Ahmet AYAZ
Gaziantep Güneş Gazetesi 4 Temmuz 2019
………………………………………………
Para, tüm insanların ihtiyaçlarını
karşılamalarında kullanılan 1. derecede en önemli bir araçtır. Para harcamak
için kazanılmaz. Para ihtiyaçları karşılamak için kazanılır. Rahmetli ünlü bir
iş adamımız Sakıp Sabancının “PARA” adını
taşıyan bir romanı var. Bu romanın ön
kapağında da, “Para, başarının mükafatıdır” sözü yazılıdır. Napolyon
Bonaport Fransada bir konferans için halkı
toplar. Kürsüye çıkınca Para, Para, Para der ve kürsüden iner. Sorarlar
kendisine “Sen o kadar Fransız Halkını topladın, hiçbir şey söylemedin, para
para para dedin kürsüden indin” Dediklerinde bu kadarısı yeter, anlayanlar
benim ne demek istediğimi anladılar der.
Gaziantep eski milletvekili Mustafa
Güneş 1952 yılında benim ilk okul öğretmenimdi. Bir gün bize hayat bilgisi dersinde,
bir soru sordu. Sorduğu soru “Parayı kazanmak mı zor? Yoksa Harcamak mı?” Hepimiz harcamak kolay. Kazanmak zor
dedik. Öğretmenimiz “Çocuklar parayı kazanmak kadar da, harcamak zor dedi. Yalınız, parayı harcamak,
parayı bitirmek anlamına gelmez dedi. Şehre geldiniz, kafanıza göre bütün
alacakları aldınız. Artan paraya da etli, sütlü, tatlı yediniz, eğlence yerlerine
gidip eğlendiniz. Parayı da bitirdiniz.
Bir baktınız ki, çok önemli alacaklarınızdan birisini unutmuşsunuz. Parayı da
bitirdiniz. Bu harcama oldu mu? Buna parayı bitirmek denir. Parayı
bitirmek, parayı harcamak anlamına
gelmez. Ancak gerekli mal ve
malzemeleri ihtiyacınız olduğu kadar almak, parayı harcamak anlamına gelir.

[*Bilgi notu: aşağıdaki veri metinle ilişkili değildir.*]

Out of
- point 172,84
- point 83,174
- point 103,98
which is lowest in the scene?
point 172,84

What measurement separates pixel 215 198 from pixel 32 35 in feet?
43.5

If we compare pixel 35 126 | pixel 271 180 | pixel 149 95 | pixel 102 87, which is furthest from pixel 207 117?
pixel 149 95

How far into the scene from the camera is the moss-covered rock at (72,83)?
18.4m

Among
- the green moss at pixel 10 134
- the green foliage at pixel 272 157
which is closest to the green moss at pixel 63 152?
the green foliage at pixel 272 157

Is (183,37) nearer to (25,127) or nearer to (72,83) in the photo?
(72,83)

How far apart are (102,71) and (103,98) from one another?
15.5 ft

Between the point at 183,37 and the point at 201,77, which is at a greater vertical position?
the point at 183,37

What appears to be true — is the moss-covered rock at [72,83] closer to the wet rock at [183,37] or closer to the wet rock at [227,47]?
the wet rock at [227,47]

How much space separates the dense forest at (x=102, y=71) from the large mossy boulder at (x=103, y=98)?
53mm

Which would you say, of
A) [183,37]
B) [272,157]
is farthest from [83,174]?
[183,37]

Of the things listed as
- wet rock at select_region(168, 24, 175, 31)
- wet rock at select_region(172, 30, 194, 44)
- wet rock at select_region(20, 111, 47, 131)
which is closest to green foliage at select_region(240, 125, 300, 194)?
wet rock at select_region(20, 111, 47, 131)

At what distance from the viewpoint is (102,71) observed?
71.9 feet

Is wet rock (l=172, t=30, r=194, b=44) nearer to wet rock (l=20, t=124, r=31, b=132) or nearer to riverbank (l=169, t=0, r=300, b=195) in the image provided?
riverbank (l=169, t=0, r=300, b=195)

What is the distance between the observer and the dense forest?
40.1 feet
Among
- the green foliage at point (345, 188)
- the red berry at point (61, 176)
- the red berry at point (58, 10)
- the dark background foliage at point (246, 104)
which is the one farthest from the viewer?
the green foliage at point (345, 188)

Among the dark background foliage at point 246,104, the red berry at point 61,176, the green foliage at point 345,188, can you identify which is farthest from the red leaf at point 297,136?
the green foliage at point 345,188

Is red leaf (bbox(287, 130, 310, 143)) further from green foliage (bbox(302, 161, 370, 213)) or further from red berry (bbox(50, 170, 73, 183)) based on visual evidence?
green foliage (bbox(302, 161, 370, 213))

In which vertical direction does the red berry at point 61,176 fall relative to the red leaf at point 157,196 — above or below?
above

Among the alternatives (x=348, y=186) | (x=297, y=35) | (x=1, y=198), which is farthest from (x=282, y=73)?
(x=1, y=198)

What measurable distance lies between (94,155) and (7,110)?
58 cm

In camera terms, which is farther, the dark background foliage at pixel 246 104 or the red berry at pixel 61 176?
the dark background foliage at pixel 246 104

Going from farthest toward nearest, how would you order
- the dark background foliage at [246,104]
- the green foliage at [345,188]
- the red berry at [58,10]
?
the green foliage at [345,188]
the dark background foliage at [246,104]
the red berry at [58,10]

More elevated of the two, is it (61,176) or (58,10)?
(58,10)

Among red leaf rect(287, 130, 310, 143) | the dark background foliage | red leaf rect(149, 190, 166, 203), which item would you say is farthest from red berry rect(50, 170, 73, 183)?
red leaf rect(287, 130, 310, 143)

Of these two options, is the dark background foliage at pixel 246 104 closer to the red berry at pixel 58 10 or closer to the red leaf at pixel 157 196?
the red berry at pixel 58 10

Sözü açılmışken burada biraz paranın gerekliliğinden söz etmek istiyorum. Rahmetli
babam “Parası olmayan adam sayılmaz” derdi. Bende buna kızardım, canım
sıkılırdı. Bir gün bana sordu. “Askerlik arkadaşın var mı?” diye. Ben de var dedim.
Bir gün habersizce misafirliğe seni görmeye gelse. Bir oğlak kesmek istiyorsun,
yoktur. Hindi, oda yoktur, tavuk oda yoktur. Satın alıp bir şeyler kesmek
istiyorsun, oda yoktur. O zaman arkadaşına bir ikram da bulunamadın. Arkadaşın misafirlikten evine döndükten sonra, senin hakkında nasıl bir
düşünceye varır. Senin elinde beş kuruşun bile, olmadığını ne bilsin? Adam
değilmiş, yanına gittim de, bir ikramda
bulunmadı demez mi? Dedi ve çok çok haklı çıktı. O zaman parayı kazanmasını da,
harcamasını da bilmemiz gerekir diye düşünüyorum. Yüce Allah kimseninde cebini
boş koymasın diyorum.
Sevgili okurlarım; Cebinizdeki paraları
lüzumsuz yere harcayıp bitirirsiniz, ihtiyacınız olmayan mal ve malzemeleri fazlası ile alırsınız. Size öyle bir yerde para lazım olur
ki, olmazsa olmaz. İşte o zaman para
harcama bakımından telaffuzu mümkün olmayan bir yanlışa düştüğünüzü fark
etseniz de, iş işten çoktan geçmiş olur.
Artık yapacak bir şey de bulamazsınız. Parayı şerefinizin haysiyetinizin
üstünde tutmayın, ama parayı hiçe de saymayın. Yazımı peygamber efendimizin bir
sözü ile bitirmek istedim. “Denizin kenarında abdest alırken bile, suyu israf etmeyiniz”
diyor. yüce paygamber Hz. Muhammed efendimiz.